Ray tracing runs on RT cores; DLSS / FSR runs on Tensor / AI cores. Neither is captured by FP32 TFLOPS.
For gaming, trust per-game FPS benchmarks in your titles. For AI / compute / Blender, TFLOPS is a useful first comparison.

Frequently asked questions

What is a TFLOP on a GPU?
TFLOPS = Tera Floating-Point Operations Per Second. For gaming GPUs the headline number is FP32 TFLOPS, calculated as cores × boost clock × 2. It measures peak theoretical math throughput, not gaming FPS.
Does more TFLOPS mean more FPS?
Not directly. FPS depends on memory bandwidth, architecture efficiency, RT cores, Tensor cores and driver quality. Same-architecture cards scale with TFLOPS; cross-architecture cards often don't.
Why do AMD GPUs have higher TFLOPS but similar FPS to NVIDIA?
AMD counts dual-issue FP32 in peak numbers — workloads can't always use it. NVIDIA's Ada / Blackwell extracts higher utilisation per cycle, and driver / per-game optimisation is more mature.
What is FP32 vs FP16 vs INT8?
Different math precisions. FP32 is the gaming-relevant number. FP16 doubles throughput, used by DLSS / FSR / AI training. INT8 is for AI inference (Tensor cores). Higher precision = lower throughput.

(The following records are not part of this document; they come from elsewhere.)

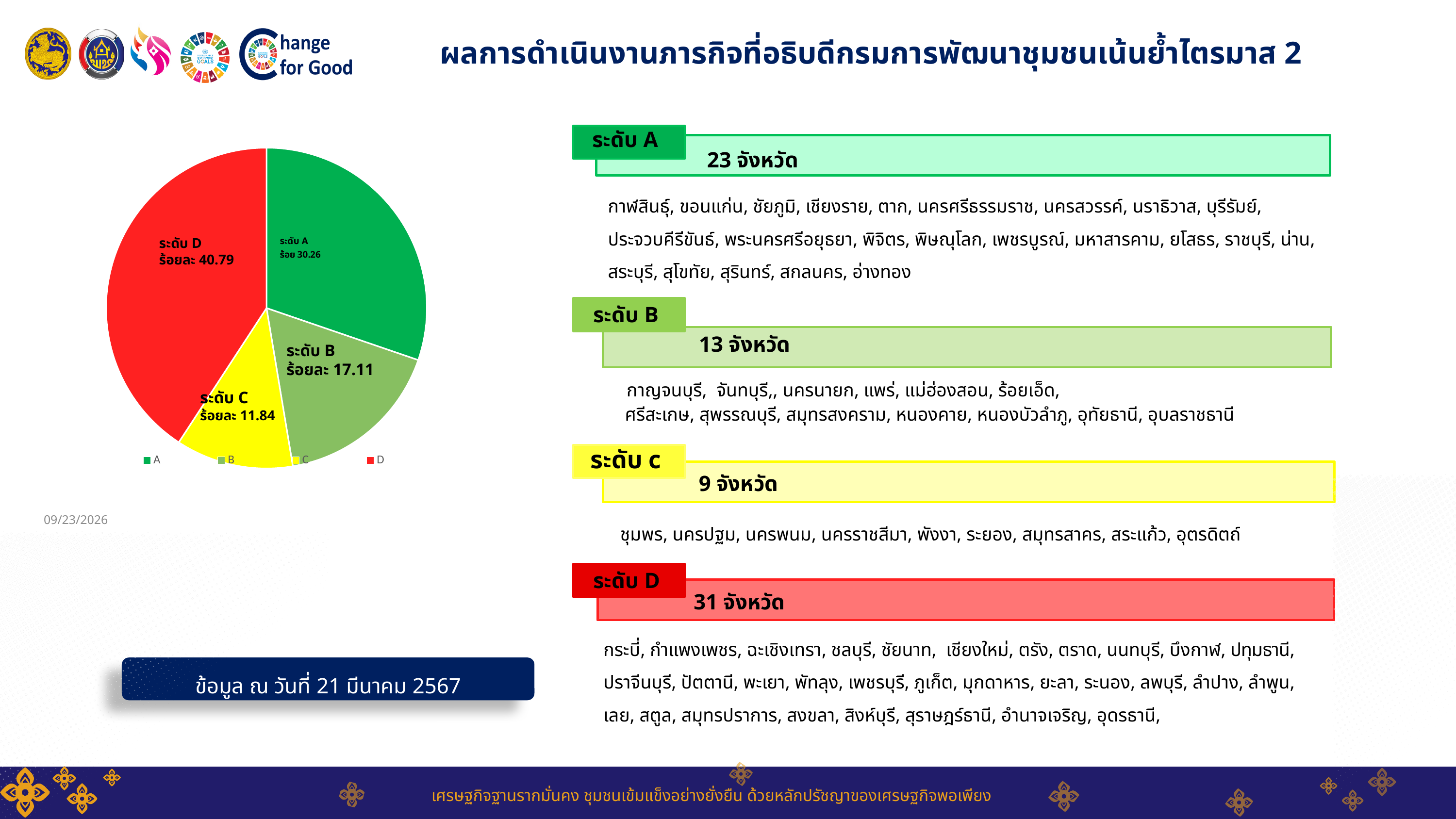
What is the value shown for ระดับ D in the pie chart? ร้อยละ 40.79 Which is larger in the pie chart, ระดับ A or ระดับ B? ระดับ A What is the value shown for ระดับ A in the pie chart? ร้อย 30.26 How many slices does the pie chart have? 4 What is the difference between the values for ระดับ D and ระดับ A in the pie chart? 10.53 What is the value shown for ระดับ B in the pie chart? ร้อยละ 17.11 How many entries does the pie chart legend list? 4 What kind of chart is shown on the slide? pie chart Which level has the smallest slice in the pie chart? ระดับ C What colour is the ระดับ D slice in the pie chart? red Which level has the largest slice in the pie chart? ระดับ D What is the value shown for ระดับ C in the pie chart? ร้อยละ 11.84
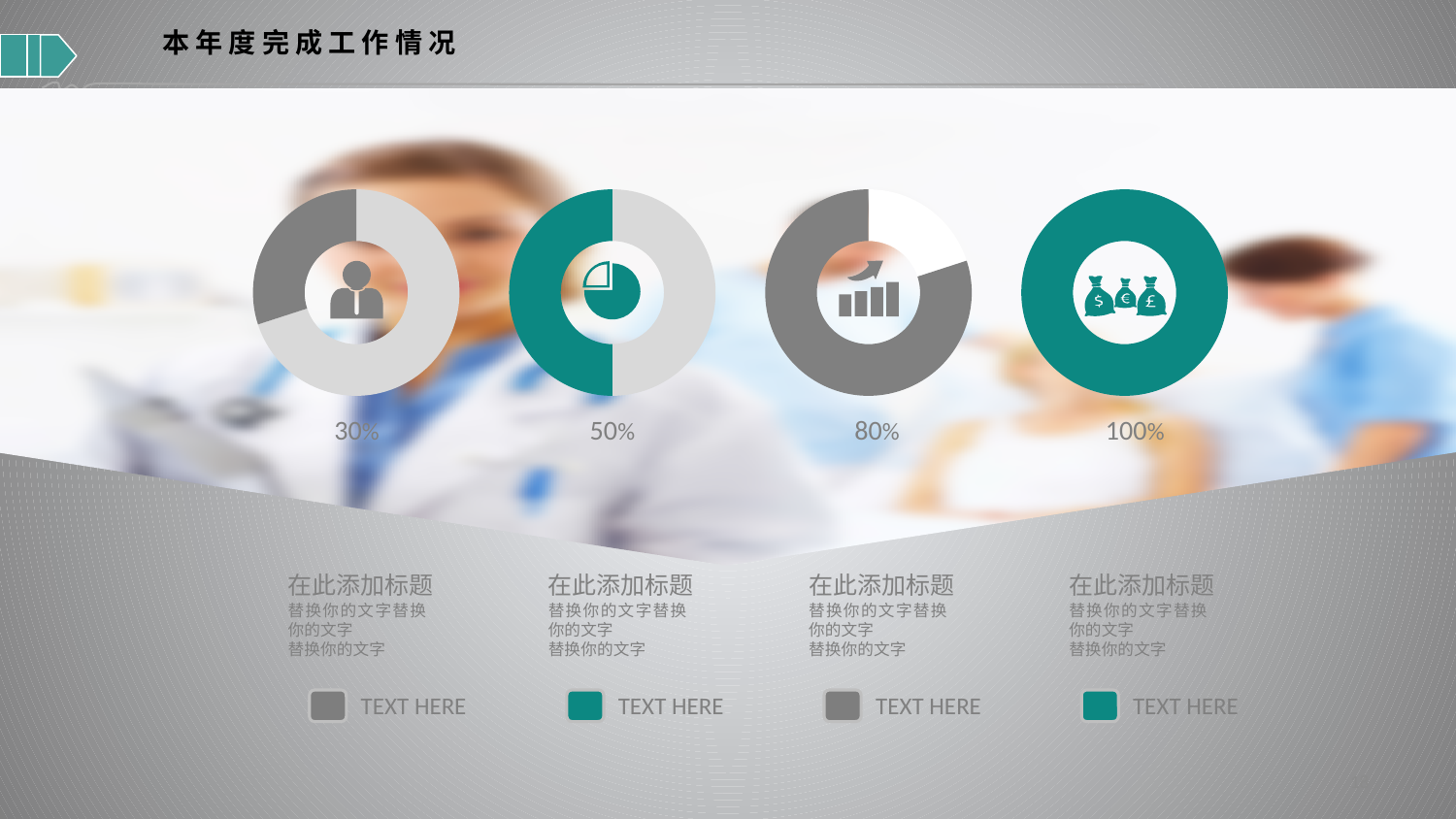
What percentage is shown under the third donut chart from the left? 80% How many donut charts are on the slide? 4 What percentage is shown under the leftmost donut chart? 30% Which donut chart shows the lowest percentage? The leftmost one (30%) Which donut chart shows the highest percentage? The rightmost one (100%) What kind of charts are shown on the slide? Donut charts What is the title of the slide containing the donut charts? 本年度完成工作情况 What percentage is shown under the second donut chart from the left? 50% Which is larger, the percentage of the second donut chart or the third donut chart? The third (80%) What is the difference between the percentages of the third and the first donut charts? 50% What percentage is shown under the rightmost donut chart? 100% Do the percentages increase or decrease from left to right across the four donut charts? Increase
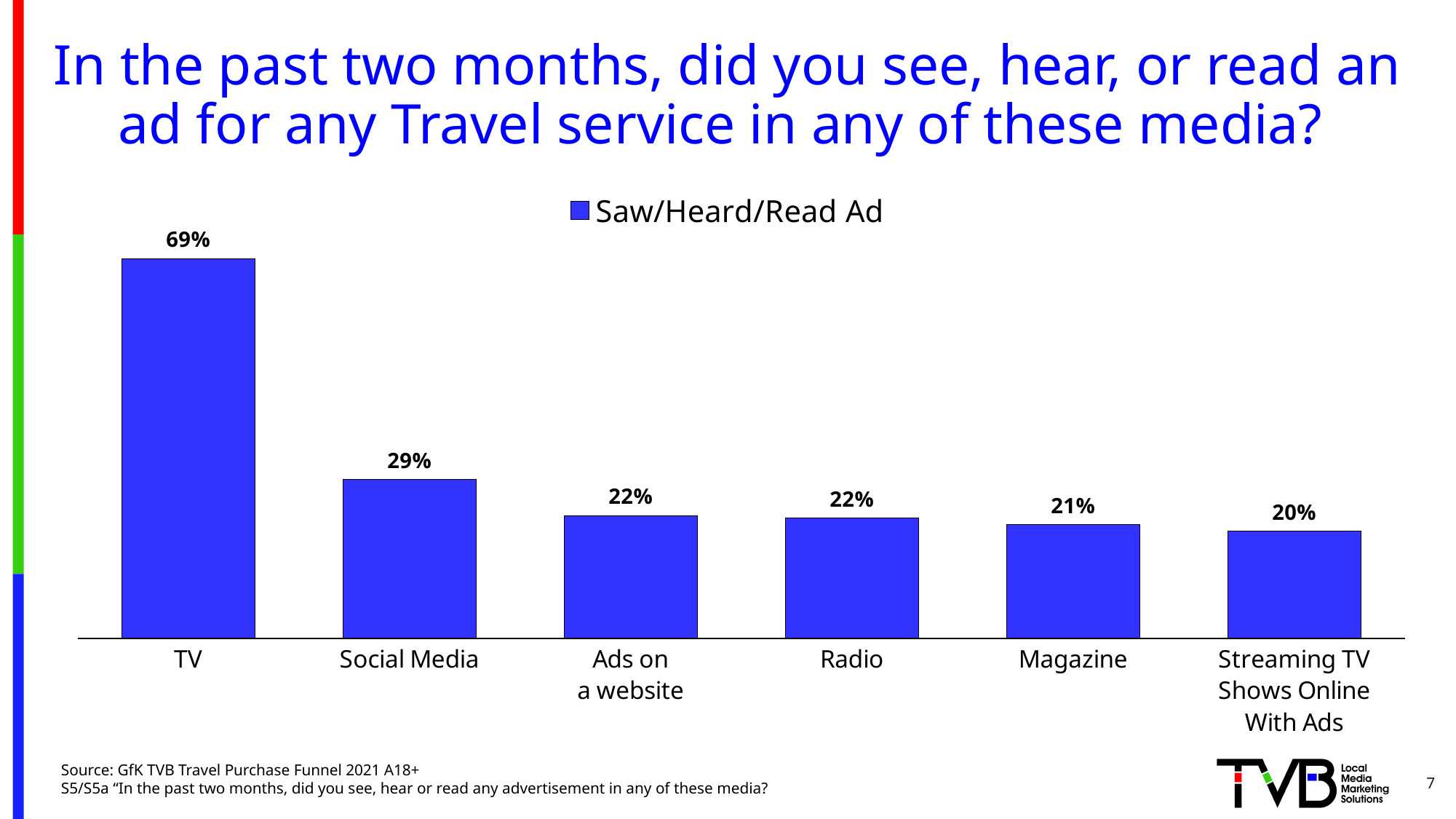
What percentage saw, heard, or read a travel service ad on TV? 69% How many series does the legend list? 1 Which medium has the lowest percentage? Streaming TV Shows Online With Ads What is the value for Magazine? 21% What is the value for Social Media? 29% What is the difference between the Radio value and the Streaming TV Shows Online With Ads value? 2% What is the difference between the TV value and the Social Media value? 40% What kind of chart is shown on the slide? Bar chart How many media categories are shown on the chart? 6 Which is larger, the value for Social Media or the value for Radio? Social Media What is the value for Streaming TV Shows Online With Ads? 20% Which medium has the highest percentage? TV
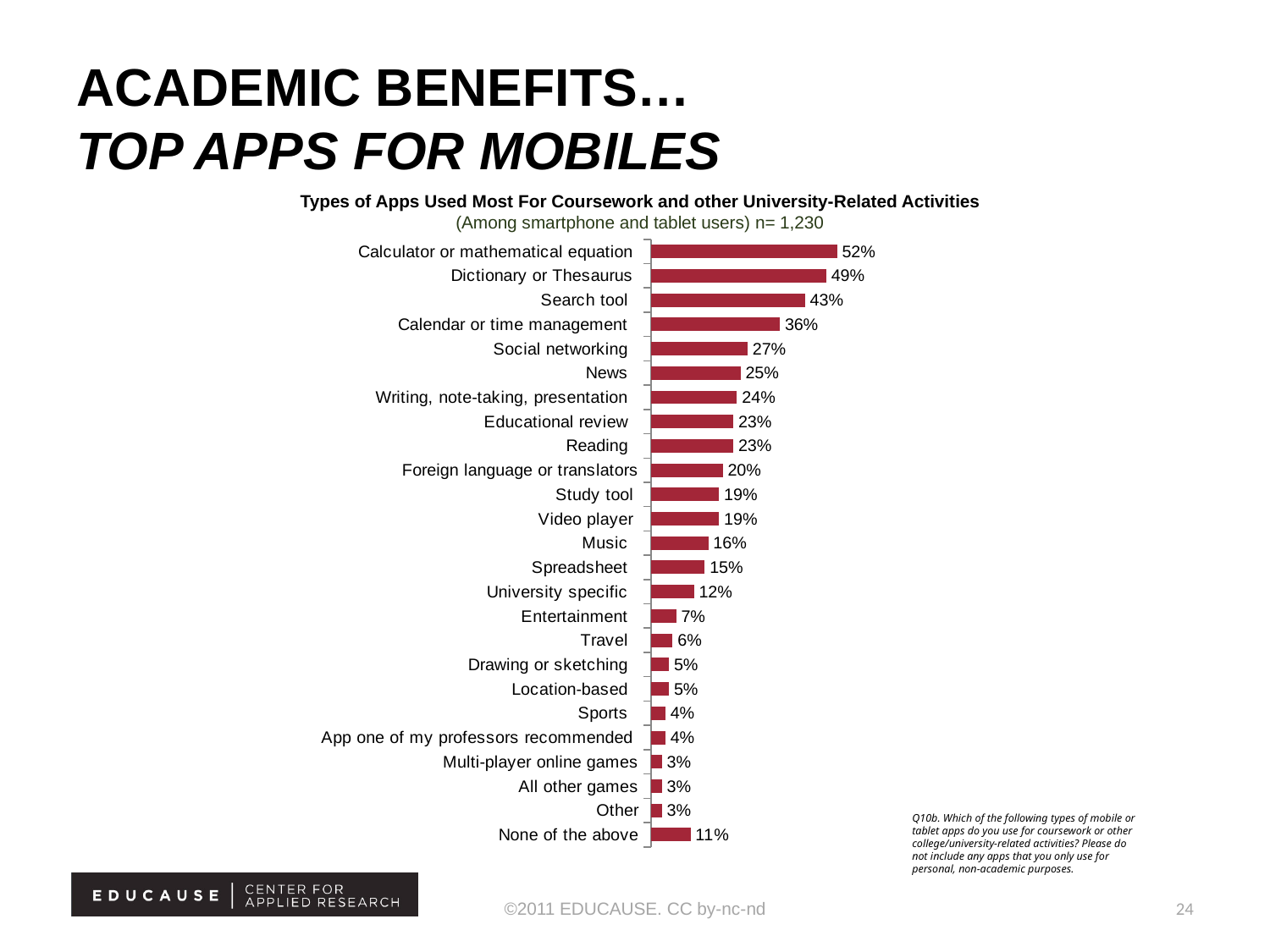
What percentage of respondents use a calculator or mathematical equation app? 52% What is the difference between Dictionary or Thesaurus and Search tool? 6% What is the value for Study tool? 19% What is the sample size (n) stated in the chart subtitle? 1,230 Which is larger, Calendar or time management or News? Calendar or time management What percentage is shown for None of the above? 11% Which type of app has the highest percentage? Calculator or mathematical equation How many categories are shown in the chart? 25 What is the title of the chart? Types of Apps Used Most For Coursework and other University-Related Activities What is the difference between Spreadsheet and University specific? 3% What kind of chart is shown on the slide? Bar chart What is the value for Social networking? 27%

How do I calculate TFLOPS for a GPU?
FP32 TFLOPS = (cores × boost clock in MHz × 2) ÷ 1,000,000. The × 2 reflects fused multiply-add (FMA). For AMD RDNA 3+, multiply again by 2 for dual-issue paths (workload-dependent in practice).
When do TFLOPS actually matter?
Compute-heavy workloads: AI training/inference, Blender Cycles, scientific computing. For gaming, ignore TFLOPS and trust per-game benchmark FPS in your titles.
What about ray tracing — is that FP32 too?
No. Ray tracing runs on dedicated RT cores (NVIDIA RT cores, AMD Ray Accelerators, Intel RT Units). A GPU's RT FPS is not predicted by FP32 TFLOPS.
What about DLSS and frame generation?
DLSS and frame generation run on Tensor cores (AI accelerators), not FP32 shaders. AMD's FSR runs on general shaders, which is one reason DLSS quality often beats FSR at equivalent TFLOPS.